De nombreuses personnes connaissent les images obsédantes de la faune sauvage, notamment des tortues de mer, des dauphins et des phoques, empêtrées dans des filets de pêche abandonnés.
Le principal problème du nylon 6, le plastique contenu dans ces filets, tapis et vêtements, est qu'il est trop solide et durable pour se décomposer tout seul. Ainsi, une fois dans l'environnement, il persiste pendant des milliers d'années, jonchant les cours d'eau, brisant les coraux et étranglant les oiseaux et la vie marine.
Aujourd'hui, les chimistes de l'Université Northwestern ont développé un nouveau catalyseur qui décompose rapidement, proprement et complètement le nylon-6 en quelques minutes, sans générer de sous-produits nocifs. Mieux encore :le processus ne nécessite pas de solvants toxiques, de matériaux coûteux ou de conditions extrêmes, ce qui le rend pratique pour les applications quotidiennes.
Non seulement ce nouveau catalyseur pourrait jouer un rôle important dans l'assainissement de l'environnement, mais il pourrait également constituer la première étape du recyclage des déchets de nylon-6 en produits de plus grande valeur.
La recherche a été publiée jeudi 30 novembre dans la revue Chem .
"Le monde entier est conscient du problème du plastique", a déclaré Tobin Marks de Northwestern, auteur principal de l'étude. "Le plastique fait partie de notre société; nous en utilisons une grande quantité. Mais le problème est le suivant :que faisons-nous lorsque nous en avons fini avec cela ? Idéalement, nous ne le brûlerions pas ni ne le mettrions dans des décharges. Nous le recyclerions. Nous développons des catalyseurs qui déconstruisent ces polymères, leur redonnant leur forme originale, afin qu'ils puissent être réutilisés."
Marks est professeur de chimie Charles E. et Emma H. Morrison et professeur Vladimir N. Ipatieff de chimie catalytique au Weinberg College of Arts and Sciences de Northwestern et professeur de science et d'ingénierie des matériaux à la McCormick School of Engineering de Northwestern.
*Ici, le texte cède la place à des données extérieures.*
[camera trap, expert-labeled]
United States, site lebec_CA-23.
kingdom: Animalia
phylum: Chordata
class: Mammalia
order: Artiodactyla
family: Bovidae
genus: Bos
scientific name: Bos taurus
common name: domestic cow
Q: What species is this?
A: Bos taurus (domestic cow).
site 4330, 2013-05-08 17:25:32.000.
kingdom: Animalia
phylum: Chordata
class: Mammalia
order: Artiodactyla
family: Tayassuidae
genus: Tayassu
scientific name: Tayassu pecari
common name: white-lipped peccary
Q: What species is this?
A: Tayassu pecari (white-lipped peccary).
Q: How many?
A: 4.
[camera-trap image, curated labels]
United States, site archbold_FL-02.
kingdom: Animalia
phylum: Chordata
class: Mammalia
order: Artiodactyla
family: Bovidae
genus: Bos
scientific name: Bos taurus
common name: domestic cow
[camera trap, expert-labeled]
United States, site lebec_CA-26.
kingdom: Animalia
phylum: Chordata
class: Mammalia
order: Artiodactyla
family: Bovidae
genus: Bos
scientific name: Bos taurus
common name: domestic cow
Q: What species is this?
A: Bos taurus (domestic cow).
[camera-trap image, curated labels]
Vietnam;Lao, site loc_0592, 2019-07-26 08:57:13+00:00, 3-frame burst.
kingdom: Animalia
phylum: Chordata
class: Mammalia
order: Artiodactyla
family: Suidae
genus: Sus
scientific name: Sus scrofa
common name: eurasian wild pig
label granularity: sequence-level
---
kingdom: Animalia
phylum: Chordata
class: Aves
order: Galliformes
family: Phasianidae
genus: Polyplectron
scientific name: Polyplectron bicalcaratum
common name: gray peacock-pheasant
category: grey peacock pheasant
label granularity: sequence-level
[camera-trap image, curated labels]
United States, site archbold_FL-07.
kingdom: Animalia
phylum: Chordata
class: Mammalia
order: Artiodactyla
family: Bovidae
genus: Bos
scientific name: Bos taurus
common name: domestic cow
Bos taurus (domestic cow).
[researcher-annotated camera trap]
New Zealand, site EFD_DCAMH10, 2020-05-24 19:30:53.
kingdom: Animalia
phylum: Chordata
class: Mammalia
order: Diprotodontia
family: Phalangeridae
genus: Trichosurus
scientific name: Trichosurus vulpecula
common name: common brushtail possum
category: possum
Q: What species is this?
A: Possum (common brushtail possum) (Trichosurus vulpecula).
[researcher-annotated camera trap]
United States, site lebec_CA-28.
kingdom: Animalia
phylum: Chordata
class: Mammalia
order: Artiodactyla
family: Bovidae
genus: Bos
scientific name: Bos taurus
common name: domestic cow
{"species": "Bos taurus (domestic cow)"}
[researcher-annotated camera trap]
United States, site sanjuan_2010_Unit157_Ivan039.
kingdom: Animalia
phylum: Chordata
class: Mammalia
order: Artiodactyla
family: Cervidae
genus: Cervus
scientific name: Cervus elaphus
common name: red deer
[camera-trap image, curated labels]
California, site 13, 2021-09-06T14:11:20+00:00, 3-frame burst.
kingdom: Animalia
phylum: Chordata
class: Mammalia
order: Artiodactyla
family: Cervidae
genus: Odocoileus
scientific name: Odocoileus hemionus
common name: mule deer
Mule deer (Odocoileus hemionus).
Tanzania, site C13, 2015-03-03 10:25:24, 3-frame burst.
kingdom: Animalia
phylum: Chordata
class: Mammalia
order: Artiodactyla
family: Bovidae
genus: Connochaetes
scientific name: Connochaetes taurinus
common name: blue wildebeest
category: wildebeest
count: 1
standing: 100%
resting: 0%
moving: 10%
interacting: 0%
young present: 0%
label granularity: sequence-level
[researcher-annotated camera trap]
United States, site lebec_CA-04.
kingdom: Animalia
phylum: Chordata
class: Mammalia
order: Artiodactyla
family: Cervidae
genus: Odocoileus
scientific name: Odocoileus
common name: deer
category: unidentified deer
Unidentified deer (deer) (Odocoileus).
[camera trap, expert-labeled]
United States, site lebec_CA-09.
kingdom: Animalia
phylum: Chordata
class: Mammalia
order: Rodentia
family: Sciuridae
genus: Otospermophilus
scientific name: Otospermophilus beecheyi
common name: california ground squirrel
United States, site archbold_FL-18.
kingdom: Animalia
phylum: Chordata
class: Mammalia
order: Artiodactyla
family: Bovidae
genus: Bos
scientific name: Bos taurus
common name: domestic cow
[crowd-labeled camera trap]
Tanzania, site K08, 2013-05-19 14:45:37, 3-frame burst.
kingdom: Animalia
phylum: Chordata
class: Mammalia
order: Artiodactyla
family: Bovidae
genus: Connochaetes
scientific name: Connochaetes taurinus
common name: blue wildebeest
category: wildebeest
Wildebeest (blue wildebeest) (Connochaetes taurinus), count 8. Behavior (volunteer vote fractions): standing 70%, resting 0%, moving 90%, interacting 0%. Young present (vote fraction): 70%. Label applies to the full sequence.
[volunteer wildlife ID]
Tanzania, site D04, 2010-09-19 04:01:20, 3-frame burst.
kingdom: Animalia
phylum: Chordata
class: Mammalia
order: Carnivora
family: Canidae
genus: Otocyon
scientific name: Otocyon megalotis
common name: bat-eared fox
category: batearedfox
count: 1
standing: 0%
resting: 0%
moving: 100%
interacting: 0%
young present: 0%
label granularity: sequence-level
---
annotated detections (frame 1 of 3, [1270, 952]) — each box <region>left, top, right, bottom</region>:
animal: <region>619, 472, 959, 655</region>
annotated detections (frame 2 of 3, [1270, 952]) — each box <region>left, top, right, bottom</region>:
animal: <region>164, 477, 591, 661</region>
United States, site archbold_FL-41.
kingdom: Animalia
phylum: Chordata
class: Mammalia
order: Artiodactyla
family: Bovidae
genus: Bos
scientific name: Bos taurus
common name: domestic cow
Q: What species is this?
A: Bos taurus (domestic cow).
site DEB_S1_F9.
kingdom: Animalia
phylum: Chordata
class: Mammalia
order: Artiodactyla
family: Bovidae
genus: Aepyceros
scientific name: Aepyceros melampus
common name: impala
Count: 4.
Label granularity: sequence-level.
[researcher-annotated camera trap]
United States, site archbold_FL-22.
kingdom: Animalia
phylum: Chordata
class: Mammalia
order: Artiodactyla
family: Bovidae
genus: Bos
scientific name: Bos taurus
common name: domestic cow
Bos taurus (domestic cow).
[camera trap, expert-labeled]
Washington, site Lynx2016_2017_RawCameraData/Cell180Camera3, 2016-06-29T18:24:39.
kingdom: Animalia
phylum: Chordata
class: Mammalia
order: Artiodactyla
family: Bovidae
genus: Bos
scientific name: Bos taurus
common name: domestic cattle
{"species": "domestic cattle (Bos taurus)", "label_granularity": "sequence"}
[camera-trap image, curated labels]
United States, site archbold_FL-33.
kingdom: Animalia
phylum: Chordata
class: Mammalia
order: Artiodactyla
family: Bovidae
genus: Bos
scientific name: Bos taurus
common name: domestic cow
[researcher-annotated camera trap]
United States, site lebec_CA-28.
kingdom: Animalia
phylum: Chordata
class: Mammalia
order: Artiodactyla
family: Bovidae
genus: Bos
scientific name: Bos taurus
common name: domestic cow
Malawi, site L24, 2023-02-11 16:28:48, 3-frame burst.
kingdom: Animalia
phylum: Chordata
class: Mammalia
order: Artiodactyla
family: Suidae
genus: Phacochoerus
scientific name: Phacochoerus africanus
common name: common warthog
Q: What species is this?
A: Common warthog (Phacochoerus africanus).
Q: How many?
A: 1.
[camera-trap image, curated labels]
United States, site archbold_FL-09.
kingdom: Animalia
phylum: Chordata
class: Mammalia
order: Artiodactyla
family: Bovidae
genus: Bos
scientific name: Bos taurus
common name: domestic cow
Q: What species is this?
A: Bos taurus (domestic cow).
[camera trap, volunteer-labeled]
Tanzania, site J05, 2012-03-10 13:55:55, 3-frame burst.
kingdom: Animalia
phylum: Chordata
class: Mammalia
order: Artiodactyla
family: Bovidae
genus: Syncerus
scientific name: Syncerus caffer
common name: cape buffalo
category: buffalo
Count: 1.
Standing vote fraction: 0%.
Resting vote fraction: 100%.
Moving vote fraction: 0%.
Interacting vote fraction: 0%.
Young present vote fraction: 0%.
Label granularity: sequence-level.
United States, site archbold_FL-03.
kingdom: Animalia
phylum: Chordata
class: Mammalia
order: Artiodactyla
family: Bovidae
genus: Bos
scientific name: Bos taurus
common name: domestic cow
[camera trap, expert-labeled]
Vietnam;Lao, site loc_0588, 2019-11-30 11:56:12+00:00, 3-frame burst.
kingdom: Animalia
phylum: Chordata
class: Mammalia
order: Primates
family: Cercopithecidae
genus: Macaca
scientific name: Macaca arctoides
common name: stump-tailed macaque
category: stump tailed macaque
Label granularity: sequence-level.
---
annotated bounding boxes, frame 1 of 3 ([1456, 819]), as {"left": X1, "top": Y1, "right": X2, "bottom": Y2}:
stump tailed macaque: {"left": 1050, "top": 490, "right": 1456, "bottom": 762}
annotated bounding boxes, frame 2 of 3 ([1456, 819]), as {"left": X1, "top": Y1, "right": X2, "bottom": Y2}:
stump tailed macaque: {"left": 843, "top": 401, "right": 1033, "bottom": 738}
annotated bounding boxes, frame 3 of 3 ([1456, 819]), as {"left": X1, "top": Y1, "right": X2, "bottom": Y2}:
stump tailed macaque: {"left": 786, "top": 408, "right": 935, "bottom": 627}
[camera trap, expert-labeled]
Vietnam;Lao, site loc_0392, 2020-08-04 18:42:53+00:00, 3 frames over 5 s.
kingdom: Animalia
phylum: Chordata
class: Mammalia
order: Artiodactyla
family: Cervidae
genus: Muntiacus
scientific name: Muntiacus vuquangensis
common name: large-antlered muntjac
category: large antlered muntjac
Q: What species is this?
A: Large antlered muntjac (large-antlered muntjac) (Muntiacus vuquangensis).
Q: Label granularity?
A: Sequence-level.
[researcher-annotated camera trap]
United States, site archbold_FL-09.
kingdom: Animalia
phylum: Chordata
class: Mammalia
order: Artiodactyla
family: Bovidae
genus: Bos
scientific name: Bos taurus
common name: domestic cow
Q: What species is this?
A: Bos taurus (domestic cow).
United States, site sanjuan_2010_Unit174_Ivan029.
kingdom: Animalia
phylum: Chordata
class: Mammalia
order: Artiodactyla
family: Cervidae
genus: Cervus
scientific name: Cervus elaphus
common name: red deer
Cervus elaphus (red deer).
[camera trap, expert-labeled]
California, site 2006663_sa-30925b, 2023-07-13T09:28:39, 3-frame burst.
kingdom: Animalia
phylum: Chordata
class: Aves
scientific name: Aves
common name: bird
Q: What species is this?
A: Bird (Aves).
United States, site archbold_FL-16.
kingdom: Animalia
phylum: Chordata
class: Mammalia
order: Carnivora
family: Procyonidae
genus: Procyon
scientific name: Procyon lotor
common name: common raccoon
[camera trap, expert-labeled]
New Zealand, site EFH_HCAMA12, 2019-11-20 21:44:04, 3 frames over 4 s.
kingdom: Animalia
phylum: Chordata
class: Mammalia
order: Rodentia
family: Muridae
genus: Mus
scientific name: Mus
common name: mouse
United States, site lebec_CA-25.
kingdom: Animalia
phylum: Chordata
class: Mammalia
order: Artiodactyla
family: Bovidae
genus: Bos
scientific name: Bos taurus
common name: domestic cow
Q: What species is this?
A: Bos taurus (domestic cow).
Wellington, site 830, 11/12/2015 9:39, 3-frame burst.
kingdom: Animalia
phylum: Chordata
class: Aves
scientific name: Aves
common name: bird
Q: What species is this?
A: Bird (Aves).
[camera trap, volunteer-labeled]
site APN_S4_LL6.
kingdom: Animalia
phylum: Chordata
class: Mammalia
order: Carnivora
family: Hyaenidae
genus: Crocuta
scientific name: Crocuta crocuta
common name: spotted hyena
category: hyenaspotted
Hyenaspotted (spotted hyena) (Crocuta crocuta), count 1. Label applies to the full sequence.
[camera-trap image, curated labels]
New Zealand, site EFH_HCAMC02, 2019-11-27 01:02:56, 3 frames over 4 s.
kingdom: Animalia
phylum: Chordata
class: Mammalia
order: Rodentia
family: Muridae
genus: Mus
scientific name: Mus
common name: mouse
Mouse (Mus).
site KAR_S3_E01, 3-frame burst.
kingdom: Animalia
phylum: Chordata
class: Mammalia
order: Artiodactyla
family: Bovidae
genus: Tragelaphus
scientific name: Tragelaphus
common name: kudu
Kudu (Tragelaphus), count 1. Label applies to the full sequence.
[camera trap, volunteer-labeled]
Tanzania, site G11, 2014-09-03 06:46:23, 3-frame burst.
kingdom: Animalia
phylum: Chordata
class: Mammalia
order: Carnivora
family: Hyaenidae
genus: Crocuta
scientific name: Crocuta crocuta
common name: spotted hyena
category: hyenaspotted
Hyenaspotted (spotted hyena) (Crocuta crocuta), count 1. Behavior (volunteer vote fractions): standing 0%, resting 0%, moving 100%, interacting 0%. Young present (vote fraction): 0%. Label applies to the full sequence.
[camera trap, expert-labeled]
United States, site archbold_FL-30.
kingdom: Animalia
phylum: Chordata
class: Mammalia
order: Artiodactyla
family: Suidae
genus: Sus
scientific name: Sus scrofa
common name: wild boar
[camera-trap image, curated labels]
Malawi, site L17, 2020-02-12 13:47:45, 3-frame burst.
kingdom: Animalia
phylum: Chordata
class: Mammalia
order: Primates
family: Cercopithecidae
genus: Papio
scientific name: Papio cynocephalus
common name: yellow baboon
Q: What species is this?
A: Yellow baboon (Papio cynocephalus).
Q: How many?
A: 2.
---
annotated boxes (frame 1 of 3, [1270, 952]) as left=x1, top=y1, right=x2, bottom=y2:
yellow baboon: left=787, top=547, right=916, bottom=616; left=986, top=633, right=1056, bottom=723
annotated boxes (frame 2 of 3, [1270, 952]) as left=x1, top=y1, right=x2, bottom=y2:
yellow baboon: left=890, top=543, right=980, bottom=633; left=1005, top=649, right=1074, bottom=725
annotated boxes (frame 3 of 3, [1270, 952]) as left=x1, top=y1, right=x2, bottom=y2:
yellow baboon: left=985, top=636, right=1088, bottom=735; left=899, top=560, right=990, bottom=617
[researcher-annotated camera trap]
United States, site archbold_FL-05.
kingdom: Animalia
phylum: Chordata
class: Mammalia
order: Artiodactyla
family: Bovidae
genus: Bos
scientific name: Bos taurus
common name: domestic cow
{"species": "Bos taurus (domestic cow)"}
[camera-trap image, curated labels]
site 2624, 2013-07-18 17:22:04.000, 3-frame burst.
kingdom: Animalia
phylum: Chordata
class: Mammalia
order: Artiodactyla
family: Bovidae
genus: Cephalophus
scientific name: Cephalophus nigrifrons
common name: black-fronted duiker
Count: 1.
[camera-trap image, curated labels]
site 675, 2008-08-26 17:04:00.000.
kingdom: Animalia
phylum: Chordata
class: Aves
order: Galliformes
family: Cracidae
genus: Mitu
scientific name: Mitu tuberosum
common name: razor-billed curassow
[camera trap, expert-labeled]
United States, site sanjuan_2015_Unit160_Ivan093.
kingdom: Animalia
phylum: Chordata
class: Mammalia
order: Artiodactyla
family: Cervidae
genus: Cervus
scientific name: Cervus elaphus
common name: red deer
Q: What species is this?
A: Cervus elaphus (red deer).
Il est également professeur affilié à l'Institut Paula M. Trienens pour le développement durable et l'énergie. Les co-auteurs de Northwestern incluent Linda J. Broadbelt, professeure Sarah Rebecca Roland de génie chimique et biologique et doyenne associée principale de McCormick, et Yosi Kratish, professeur adjoint de recherche dans le groupe de Marks.
Une difficulté mortelle
Des vêtements aux tapis en passant par les ceintures de sécurité, le nylon-6 se retrouve dans une variété de matériaux que la plupart des gens utilisent quotidiennement. Mais lorsque les gens en ont fini avec ces matériaux, ils finissent dans les décharges ou pire :en vrac dans l’environnement, y compris dans l’océan. Selon la Fédération mondiale de la nature, jusqu'à 1 million de livres d'engins de pêche sont abandonnés dans l'océan chaque année, les filets de pêche composés de nylon-6 représentant au moins 46 % de la masse de déchets du Grand Pacifique.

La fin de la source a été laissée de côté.